▸ Textauszug
━━━━━━━━
BERLINER ZEITUNG: Professionelle Betrüger wenden raffinierte Methoden an, um an das Geld anderer Menschen zu kommen. Sie haben es auf einsame Menschen abgesehen.
Im Oktober 2022 wurde Jenny N. auf ihrer Facebook-Seite von einem Mann angeschrieben. Larry, wie er sich nannte, hatte eine traurige Geschichte zu erzählen: Witwer sei er. Seine Frau habe er vor vier Jahren bei einem Verkehrsunfall verloren, den er selbst verursacht hatte. Ihre gemeinsame inzwischen neunjährige Tochter Lisa lebe nun bei ihrem Opa – seinem Schwiegervater – in Florida, woher auch seine Frau stamme. Larry und sie hätten bis zum Unfall für die Kinderhilfsorganisation Unicef gearbeitet, schrieb er.
Doch das war nicht alles an Larrys Geschichte. Denn als der Großvater von dem schrecklichen Todesfall erfuhr, bekam er einen Herzschlag und starb auch. Jetzt gab es nur noch Larry und seine Lisa, einsam im fernen Florida. Larry lebte angeblich in Holland und in England. Doch nun, nach Jahren des Schmerzes, wollte Larry, ein gutaussehender Mann von 65 Jahren, nicht länger allein bleiben. Er wollte eine neue Frau kennenlernen.
━━━━━━━━
▸ Datensatz

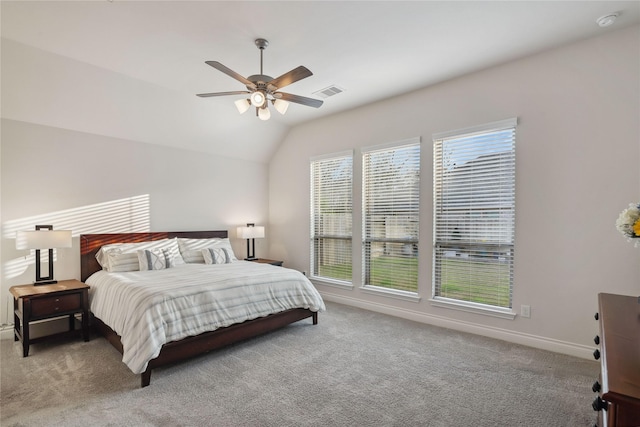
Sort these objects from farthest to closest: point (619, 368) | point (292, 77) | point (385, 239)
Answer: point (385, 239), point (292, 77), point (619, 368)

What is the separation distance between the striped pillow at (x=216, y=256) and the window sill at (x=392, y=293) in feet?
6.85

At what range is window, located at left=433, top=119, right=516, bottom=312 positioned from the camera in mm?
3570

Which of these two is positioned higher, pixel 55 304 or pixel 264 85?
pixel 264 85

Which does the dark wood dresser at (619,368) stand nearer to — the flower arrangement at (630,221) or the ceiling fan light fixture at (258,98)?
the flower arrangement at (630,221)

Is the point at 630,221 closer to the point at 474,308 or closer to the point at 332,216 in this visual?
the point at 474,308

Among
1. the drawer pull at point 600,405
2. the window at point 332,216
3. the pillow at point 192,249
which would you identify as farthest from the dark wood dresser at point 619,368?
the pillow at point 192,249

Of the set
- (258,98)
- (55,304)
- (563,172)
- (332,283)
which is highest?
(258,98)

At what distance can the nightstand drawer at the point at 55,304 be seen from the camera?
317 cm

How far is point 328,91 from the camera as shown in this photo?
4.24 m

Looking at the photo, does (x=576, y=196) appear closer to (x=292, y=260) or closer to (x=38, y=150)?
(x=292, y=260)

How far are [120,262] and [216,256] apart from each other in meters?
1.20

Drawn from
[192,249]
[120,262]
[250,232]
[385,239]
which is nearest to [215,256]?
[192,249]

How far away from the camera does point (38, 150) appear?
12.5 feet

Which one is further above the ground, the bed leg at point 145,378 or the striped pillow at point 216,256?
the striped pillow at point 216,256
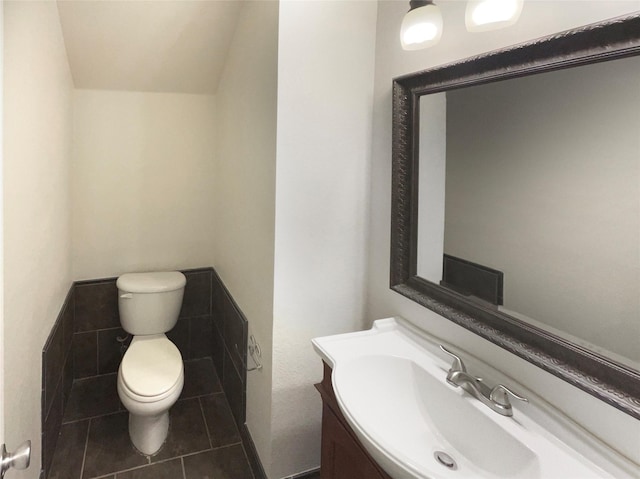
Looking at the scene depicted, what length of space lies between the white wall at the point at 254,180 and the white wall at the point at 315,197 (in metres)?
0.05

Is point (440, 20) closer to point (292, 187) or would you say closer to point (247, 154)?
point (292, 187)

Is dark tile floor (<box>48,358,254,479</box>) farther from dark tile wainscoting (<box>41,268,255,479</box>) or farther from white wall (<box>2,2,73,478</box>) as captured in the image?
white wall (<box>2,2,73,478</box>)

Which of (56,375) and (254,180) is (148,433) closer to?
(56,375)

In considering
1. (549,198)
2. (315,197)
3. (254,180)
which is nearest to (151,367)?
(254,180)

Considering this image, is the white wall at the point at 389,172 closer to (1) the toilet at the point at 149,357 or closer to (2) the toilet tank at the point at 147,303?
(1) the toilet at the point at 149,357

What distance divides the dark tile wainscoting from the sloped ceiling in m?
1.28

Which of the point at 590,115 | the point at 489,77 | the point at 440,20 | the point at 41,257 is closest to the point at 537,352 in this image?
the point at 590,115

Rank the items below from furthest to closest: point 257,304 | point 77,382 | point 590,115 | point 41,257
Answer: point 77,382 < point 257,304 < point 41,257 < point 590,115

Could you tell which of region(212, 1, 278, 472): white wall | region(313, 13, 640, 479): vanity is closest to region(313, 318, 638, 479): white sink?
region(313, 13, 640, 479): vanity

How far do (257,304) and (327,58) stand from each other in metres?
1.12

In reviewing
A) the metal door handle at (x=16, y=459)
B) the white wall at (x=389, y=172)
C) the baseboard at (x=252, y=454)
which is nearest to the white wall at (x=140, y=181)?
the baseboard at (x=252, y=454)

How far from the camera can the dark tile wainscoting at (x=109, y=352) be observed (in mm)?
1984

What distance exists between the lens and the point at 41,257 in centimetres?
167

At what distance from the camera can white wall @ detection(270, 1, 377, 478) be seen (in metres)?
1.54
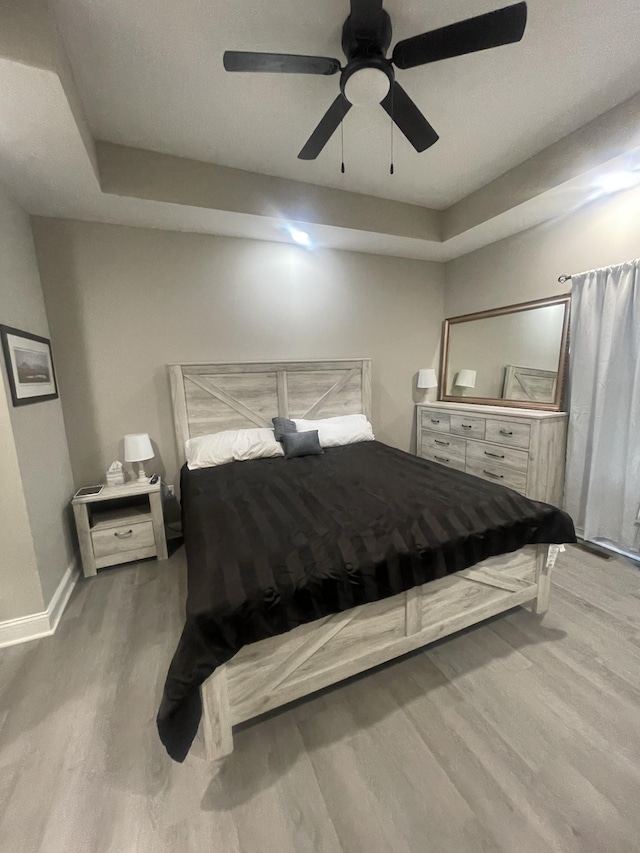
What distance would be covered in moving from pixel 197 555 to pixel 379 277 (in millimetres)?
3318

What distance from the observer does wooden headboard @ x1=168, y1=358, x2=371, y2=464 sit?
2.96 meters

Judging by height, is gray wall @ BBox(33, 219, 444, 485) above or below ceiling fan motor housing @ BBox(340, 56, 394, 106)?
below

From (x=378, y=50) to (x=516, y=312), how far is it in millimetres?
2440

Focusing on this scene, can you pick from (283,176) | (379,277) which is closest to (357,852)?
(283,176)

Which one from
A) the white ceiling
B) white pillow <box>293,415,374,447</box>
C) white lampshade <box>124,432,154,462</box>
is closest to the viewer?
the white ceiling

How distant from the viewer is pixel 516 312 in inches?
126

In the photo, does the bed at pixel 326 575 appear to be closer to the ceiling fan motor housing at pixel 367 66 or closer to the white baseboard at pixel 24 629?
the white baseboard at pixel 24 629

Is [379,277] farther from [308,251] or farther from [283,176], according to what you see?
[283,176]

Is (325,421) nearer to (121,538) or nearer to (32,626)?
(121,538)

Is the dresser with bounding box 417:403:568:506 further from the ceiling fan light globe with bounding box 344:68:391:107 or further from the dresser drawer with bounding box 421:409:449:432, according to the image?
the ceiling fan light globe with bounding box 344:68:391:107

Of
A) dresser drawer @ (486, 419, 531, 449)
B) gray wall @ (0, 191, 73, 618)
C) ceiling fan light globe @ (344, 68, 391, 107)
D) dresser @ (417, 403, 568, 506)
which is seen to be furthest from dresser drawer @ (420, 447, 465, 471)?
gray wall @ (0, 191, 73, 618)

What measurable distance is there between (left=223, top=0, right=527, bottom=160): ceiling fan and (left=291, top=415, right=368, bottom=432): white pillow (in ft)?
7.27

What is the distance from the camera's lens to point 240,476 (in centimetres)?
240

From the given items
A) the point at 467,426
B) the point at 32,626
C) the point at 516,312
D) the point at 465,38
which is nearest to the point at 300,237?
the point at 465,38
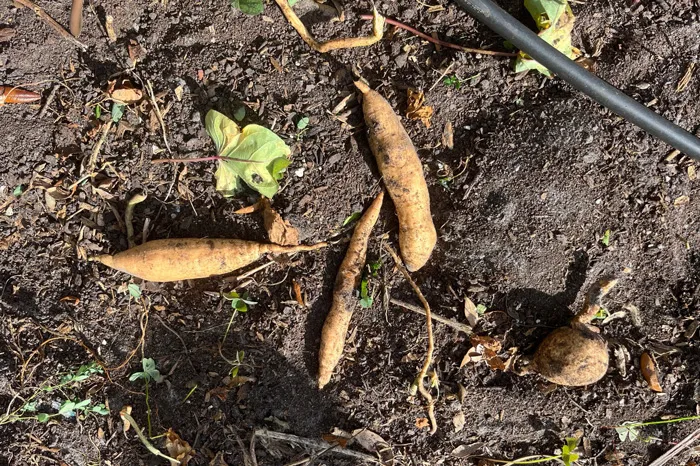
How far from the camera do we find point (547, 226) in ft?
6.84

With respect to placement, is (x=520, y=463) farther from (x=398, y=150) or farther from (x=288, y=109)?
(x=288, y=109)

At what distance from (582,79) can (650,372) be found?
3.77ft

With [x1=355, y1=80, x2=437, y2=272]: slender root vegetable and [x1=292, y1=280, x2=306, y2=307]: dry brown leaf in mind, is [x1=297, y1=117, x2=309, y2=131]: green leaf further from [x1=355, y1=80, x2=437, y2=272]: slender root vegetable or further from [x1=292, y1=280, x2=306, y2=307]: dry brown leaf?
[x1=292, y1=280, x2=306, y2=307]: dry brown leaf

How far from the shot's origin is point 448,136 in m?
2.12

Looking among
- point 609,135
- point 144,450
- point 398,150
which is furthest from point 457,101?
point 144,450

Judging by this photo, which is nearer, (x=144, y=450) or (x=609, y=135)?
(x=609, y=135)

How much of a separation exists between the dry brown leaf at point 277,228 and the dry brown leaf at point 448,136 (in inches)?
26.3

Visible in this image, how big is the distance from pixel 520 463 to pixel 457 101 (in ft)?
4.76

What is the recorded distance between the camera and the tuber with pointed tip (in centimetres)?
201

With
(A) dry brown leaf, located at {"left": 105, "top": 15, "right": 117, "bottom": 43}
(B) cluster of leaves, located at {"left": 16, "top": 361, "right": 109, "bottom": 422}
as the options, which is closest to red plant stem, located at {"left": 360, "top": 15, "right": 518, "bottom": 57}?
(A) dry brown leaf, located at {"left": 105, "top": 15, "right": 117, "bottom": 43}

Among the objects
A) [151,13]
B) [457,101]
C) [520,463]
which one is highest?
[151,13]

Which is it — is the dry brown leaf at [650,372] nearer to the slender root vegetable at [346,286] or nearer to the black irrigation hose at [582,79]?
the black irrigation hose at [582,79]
━━━━━━━━
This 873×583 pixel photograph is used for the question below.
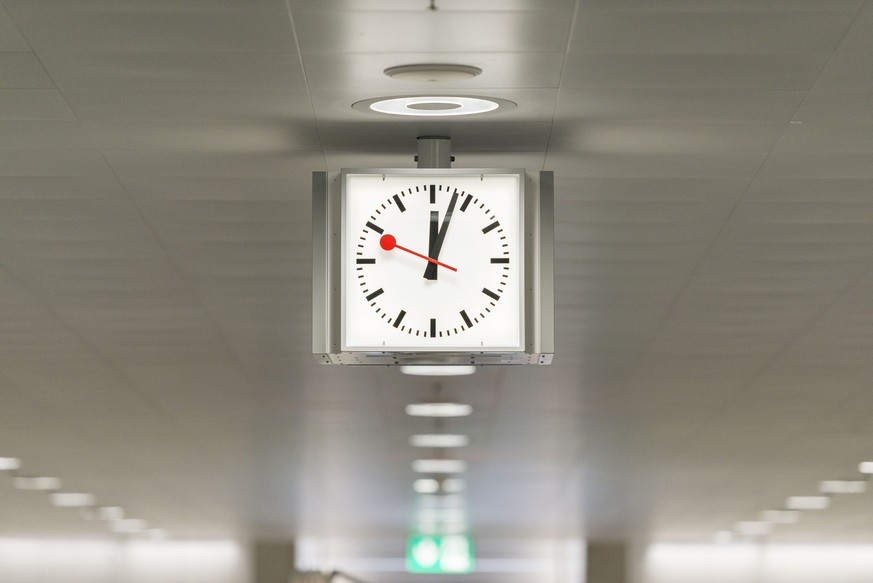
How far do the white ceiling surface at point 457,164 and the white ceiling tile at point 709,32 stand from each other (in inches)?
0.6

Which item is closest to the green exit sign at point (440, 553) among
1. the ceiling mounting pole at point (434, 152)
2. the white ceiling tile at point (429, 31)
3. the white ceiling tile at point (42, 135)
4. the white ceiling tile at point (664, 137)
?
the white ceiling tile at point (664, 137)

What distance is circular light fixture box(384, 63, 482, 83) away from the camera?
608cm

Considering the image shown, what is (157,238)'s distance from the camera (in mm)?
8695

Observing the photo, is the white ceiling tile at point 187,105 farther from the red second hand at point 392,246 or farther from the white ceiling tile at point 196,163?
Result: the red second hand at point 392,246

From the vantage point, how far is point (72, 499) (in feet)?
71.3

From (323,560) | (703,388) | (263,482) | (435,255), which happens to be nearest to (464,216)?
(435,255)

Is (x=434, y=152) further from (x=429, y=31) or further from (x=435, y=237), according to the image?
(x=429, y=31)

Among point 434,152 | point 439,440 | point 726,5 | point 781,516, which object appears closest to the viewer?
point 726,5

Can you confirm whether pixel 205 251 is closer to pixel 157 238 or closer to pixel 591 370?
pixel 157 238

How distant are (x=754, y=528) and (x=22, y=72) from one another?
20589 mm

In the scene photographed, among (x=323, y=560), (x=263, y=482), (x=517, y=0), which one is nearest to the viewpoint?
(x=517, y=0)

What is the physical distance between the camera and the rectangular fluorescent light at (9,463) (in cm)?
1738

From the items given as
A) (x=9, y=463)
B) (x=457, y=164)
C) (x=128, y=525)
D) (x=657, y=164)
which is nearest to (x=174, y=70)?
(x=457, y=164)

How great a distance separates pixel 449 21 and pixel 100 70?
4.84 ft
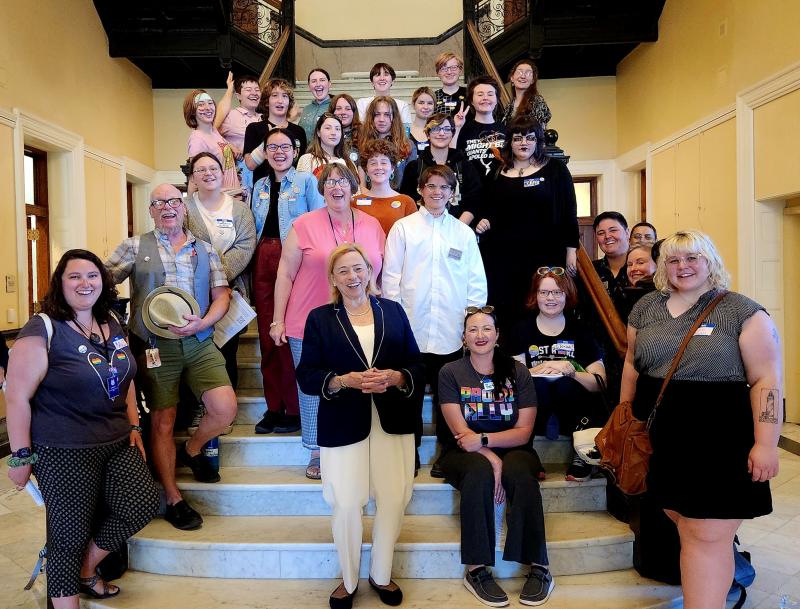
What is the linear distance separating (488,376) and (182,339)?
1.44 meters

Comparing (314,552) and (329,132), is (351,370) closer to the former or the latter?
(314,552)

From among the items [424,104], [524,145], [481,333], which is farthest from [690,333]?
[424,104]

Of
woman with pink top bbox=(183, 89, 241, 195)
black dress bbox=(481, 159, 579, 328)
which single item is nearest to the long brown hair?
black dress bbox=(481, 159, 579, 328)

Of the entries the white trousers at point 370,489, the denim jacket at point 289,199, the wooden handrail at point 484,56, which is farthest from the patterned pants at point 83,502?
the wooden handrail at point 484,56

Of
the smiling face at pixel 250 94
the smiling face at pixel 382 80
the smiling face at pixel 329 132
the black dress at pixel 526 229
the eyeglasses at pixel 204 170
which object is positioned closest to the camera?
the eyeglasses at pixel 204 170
━━━━━━━━
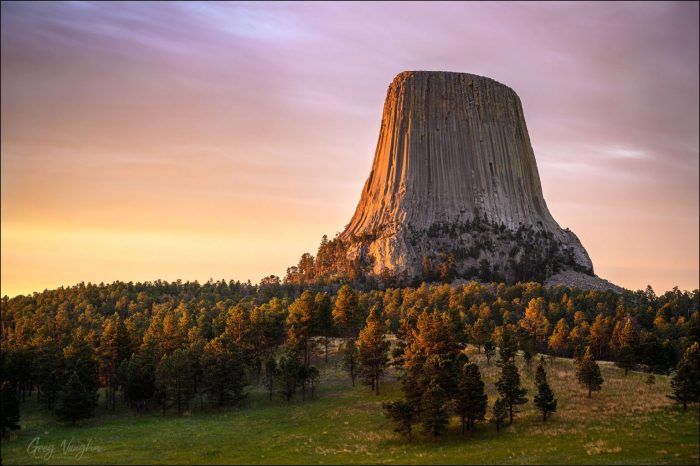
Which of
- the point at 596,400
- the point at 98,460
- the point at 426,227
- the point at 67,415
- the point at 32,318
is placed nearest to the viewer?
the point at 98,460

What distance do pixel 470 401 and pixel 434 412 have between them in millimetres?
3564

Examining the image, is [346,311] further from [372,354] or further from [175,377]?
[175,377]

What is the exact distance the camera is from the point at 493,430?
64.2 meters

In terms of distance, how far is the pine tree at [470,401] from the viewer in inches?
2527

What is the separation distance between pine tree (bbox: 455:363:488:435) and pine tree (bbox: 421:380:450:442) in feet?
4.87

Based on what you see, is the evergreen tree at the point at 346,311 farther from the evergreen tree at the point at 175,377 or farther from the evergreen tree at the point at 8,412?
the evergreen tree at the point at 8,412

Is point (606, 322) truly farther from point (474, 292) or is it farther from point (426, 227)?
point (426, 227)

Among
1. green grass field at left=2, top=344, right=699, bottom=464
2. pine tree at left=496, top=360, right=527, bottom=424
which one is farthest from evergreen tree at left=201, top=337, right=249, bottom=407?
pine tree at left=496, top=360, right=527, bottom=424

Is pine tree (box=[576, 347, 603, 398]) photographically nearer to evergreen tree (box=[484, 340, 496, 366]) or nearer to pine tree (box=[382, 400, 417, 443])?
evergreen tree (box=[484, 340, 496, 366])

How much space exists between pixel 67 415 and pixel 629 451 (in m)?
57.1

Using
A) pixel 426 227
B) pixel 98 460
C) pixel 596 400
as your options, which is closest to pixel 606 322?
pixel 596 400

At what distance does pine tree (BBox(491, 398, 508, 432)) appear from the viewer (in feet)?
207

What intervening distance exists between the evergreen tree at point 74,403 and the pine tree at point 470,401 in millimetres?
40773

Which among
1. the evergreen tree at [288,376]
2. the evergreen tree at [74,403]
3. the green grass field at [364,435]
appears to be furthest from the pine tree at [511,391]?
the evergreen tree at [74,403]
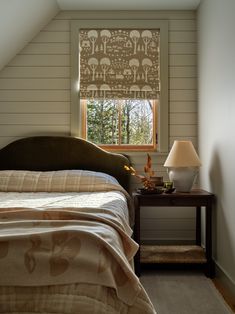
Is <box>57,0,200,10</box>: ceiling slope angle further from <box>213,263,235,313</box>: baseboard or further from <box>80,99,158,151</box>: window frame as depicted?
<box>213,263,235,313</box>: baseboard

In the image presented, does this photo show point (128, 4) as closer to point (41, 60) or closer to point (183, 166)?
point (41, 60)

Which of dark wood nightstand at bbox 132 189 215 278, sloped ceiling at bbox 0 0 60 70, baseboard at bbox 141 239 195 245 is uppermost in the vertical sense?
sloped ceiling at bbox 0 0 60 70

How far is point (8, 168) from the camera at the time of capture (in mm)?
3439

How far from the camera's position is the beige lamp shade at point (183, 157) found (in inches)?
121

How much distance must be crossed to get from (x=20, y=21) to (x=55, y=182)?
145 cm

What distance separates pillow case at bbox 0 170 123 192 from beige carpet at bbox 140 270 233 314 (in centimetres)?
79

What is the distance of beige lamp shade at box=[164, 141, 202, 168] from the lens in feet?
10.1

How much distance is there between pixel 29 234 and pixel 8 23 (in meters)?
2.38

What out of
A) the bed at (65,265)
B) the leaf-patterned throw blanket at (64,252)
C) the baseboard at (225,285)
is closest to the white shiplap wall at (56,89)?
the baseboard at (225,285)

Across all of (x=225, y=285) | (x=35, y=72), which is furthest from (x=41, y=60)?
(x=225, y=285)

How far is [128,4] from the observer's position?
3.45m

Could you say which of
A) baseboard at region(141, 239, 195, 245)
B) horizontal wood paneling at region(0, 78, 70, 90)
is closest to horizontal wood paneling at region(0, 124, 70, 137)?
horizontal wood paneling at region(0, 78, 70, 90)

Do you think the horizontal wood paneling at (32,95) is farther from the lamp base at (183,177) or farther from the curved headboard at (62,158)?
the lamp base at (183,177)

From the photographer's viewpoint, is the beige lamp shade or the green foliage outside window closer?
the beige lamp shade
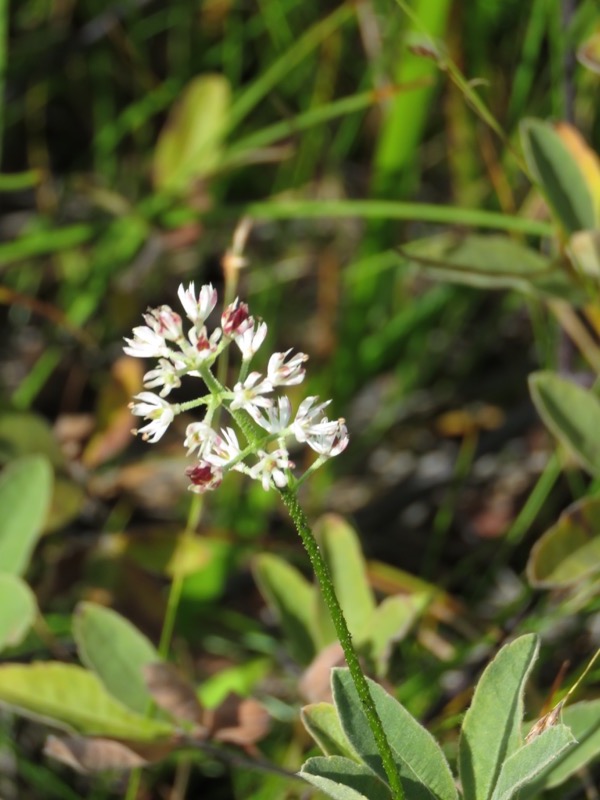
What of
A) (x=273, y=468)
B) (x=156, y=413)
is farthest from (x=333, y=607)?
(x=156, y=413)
━━━━━━━━
▸ Aufgabe
Für welche Organisation haben Larry und seine Frau laut dem Textauszug bis zum Unfall gearbeitet? Die Zeilen stammen aus einer anderen Quelle.

▸ Antwort
Für die Kinderhilfsorganisation Unicef.